**Brief:** Leaving the pictures out, print the lines from the first line of the listing through the line containing "- Image size: 952×1261 pixels", exactly as they read, and no others.
------------------------------------------------------------------------
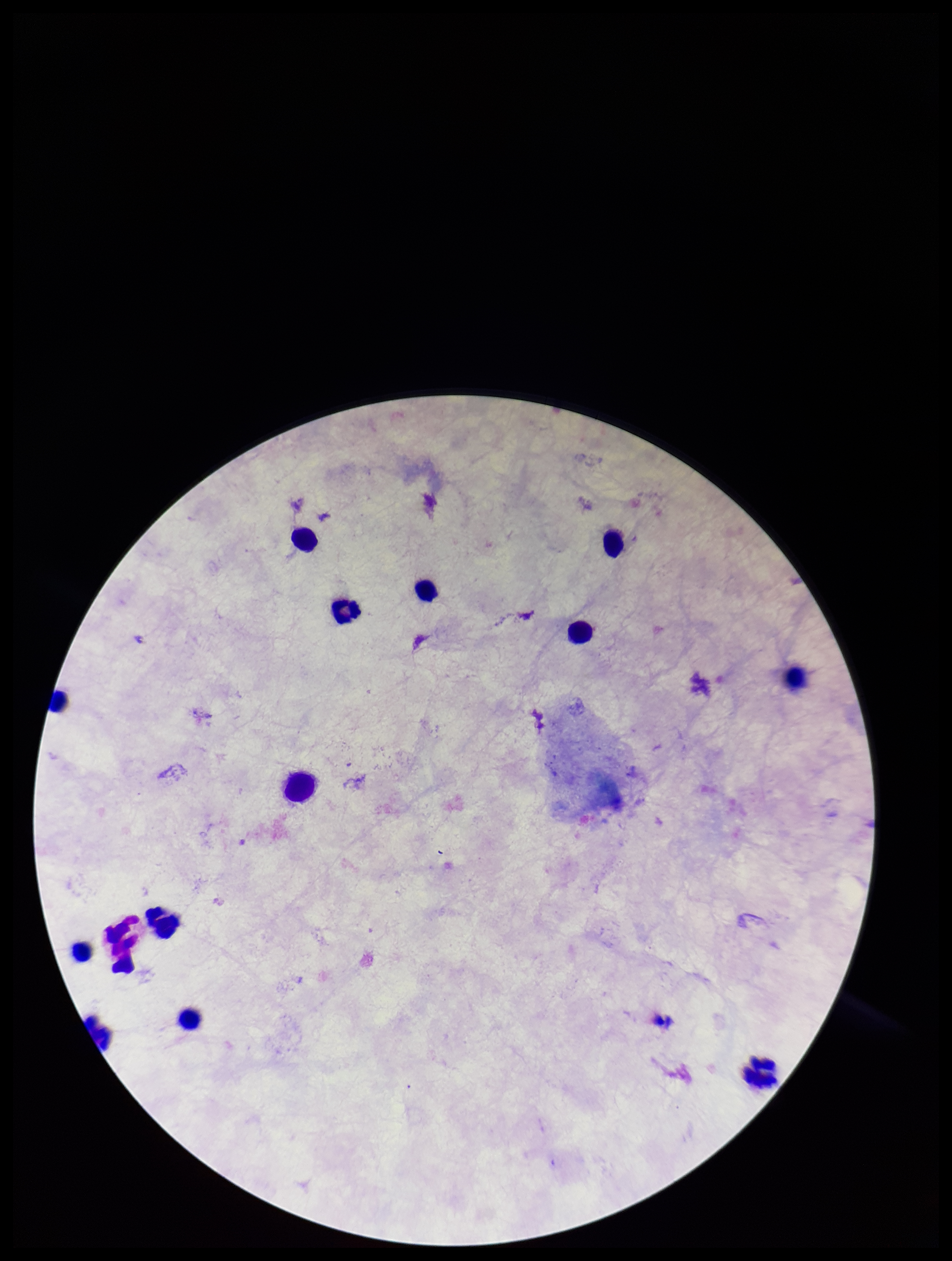

Summary:
  - Capture: smartphone photograph through the microscope eyepiece
  - Preparation: thick smear
  - Leukocyte count: 13
  - Field of view: one from this slide
  - Parasite count: 0
  - Patient malaria status: negative
  - Plasmodium parasites: none seen
  - Stain: Giemsa
  - Image size: 952×1261 pixels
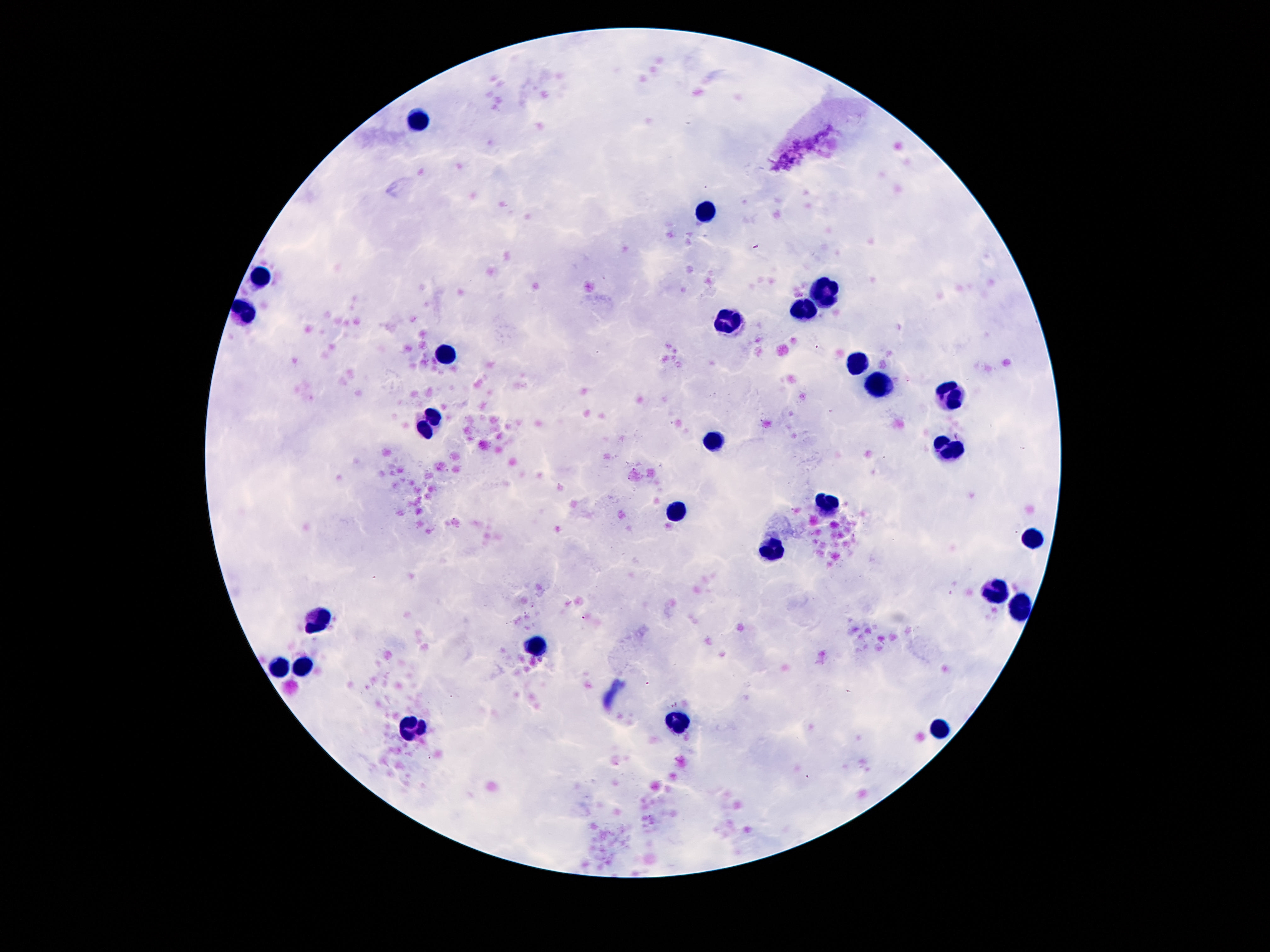 Approximate centers as [x, y] in pixels. Leukocyte locations: [423, 120], [706, 212], [261, 277], [825, 292], [806, 310], [243, 313], [729, 321], [446, 353], [858, 363], [878, 382], [950, 394], [431, 425], [716, 442], [948, 449], [825, 501], [673, 509], [1032, 540], [772, 549], [997, 590], [1021, 604], [319, 620], [538, 644], [282, 665], [303, 665], [679, 723], [413, 728], [940, 731]. Single field of view. 100x magnification. Photographed through the microscope eyepiece with a smartphone camera. Giemsa-stained preparation. Patient malaria status: not infected. Image is 1270×952 pixels. Thick blood film.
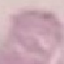

Result: no malaria parasites detected. Photographed with a smartphone camera at the microscope eyepiece. Automatically extracted cell patch, resized to 64 × 64 pixels. Thin blood smear. Giemsa-stained preparation.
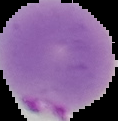
Result: Plasmodium parasites detected. The area outside the segmented cell region is set to black. From a thin blood smear. Image is 118×121 pixels.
Name the parasite shown.
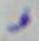
Toxoplasma gondii.

Micrograph. 1000x magnification.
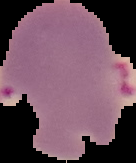
Cell region segmented out of the field of view; the surrounding area is masked to black. From a thin blood smear. Result: Plasmodium parasites identified. Image is 136×163 pixels.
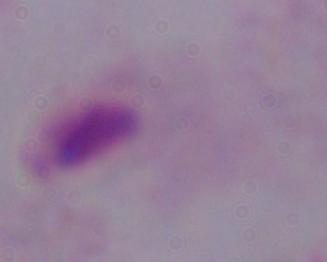
Summary:
  - Modality: micrograph
  - Identification: trichomonad
  - Magnification: 1000x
------------------------------------------------------------------------
**Response for this exercise:**
Summary:
  - Capture: smartphone photograph through the microscope eyepiece
  - Preparation: thick smear
  - Leukocyte count: 13
  - Field of view: one from this slide
  - Parasite count: 0
  - Patient malaria status: negative
  - Plasmodium parasites: none seen
  - Stain: Giemsa
  - Image size: 952×1261 pixels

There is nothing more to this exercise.